Lorsque Louis-Napoléon Bonaparte est élu président de la République, en décembre 1848, Proudhon se déchaîne. Ses articles sont si violents et insultants qu’il est condamné à trois ans de prison dès mars 1849 et ne seront pas reproduits dans les Mélanges (articles de journaux 1848-1852 par P.-J. Proudhon) en 1868. Entre-temps, il avait essayé de créer une Banque du peuple dont le but était d’instaurer le crédit gratuit afin que les prolétaires parviennent à leur indépendance vis-à-vis des propriétaires. La prison mettra fin à l’expérience. Incarcéré, il écrit Les Confessions d’un révolutionnaire et Idée générale de la révolution, deux ouvrages dans lesquels il développe ses positions antiétatistes et anti-communistes, gouvernement de l’homme par l’homme
.
Libéré en juin 1852, Proudhon est de nouveau condamné à trois ans de prison, dès la parution, en 1858, de son De la justice dans la Révolution et dans l’Eglise, ouvrage fondamental dans lequel il résume l’ensemble de ses premières recherches à travers un combat général contre la religion et, plus généralement, contre tout mysticisme, adoration de l’homme par l’homme
.
Il s’exile en Belgique où il restera jusqu’en 1862. Le fédéralisme s’impose de plus en plus à lui comme solution révolutionnaire d’organisation des sociétés. Cette idée s’oppose tout à la fois aux régimes en place et aux positions de la gauche qui combat alors pour l’unification de l’Italie ou la reconstruction d’un État polonais. La maladie l’empêchera de totalement développer ses conceptions. C’est néanmoins en puisant dans La Guerre et la paix et Du principe fédératif que les théoriciens du mouvement anarchiste qui succéderont à Proudhon élaboreront une théorie fédéraliste libertaire.

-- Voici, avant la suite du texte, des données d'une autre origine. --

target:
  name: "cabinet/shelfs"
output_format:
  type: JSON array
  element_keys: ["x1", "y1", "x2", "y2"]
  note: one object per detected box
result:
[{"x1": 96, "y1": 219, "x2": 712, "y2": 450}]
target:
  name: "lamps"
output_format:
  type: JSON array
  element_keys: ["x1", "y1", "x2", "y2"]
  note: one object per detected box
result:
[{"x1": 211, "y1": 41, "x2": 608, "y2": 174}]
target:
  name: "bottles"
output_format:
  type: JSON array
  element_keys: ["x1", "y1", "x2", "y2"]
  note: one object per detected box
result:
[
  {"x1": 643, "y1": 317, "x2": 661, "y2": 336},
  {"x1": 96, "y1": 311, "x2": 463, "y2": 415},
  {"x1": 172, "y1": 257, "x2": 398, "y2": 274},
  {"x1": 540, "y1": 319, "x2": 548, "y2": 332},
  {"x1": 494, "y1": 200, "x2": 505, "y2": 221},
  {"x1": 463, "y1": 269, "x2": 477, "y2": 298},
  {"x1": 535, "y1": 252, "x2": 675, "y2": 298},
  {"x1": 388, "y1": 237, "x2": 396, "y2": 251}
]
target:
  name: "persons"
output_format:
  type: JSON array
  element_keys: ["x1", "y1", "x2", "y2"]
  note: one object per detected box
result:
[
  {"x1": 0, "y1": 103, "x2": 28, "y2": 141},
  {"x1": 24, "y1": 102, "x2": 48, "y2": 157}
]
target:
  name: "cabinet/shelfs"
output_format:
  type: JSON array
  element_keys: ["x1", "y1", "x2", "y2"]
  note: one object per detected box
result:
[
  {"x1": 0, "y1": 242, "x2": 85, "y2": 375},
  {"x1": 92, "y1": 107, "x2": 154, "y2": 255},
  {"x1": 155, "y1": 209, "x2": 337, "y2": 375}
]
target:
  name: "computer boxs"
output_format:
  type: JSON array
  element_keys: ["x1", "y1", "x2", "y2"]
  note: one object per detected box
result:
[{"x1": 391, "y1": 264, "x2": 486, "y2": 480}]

La dernière année de sa vie sera consacrée à sa Capacité politique des classes ouvrières qui deviendra le catéchisme du mouvement ouvrier français. Sévère réplique à un groupe de proudhoniens modérés qui souhaitait présenter des candidatures ouvrières indépendantes aux élections, Proudhon en préconise le boycottage et prêche une pratique de séparation absolue. Père de l’anarchisme, de l’autogestion, de la dialectique moderne, du fédéralisme intégral, de la sociologie... Proudhon est indéniablement le penseur français le plus important du XIXe siècle. Mais, inlassable agitateur d’idées, pourfendeur de tout dogmatisme, de tout a priori, son nom laisse une odeur de soufre au nez des bien-pensants de tous bords qui s’attachent à ce que son œuvre demeure méconnue.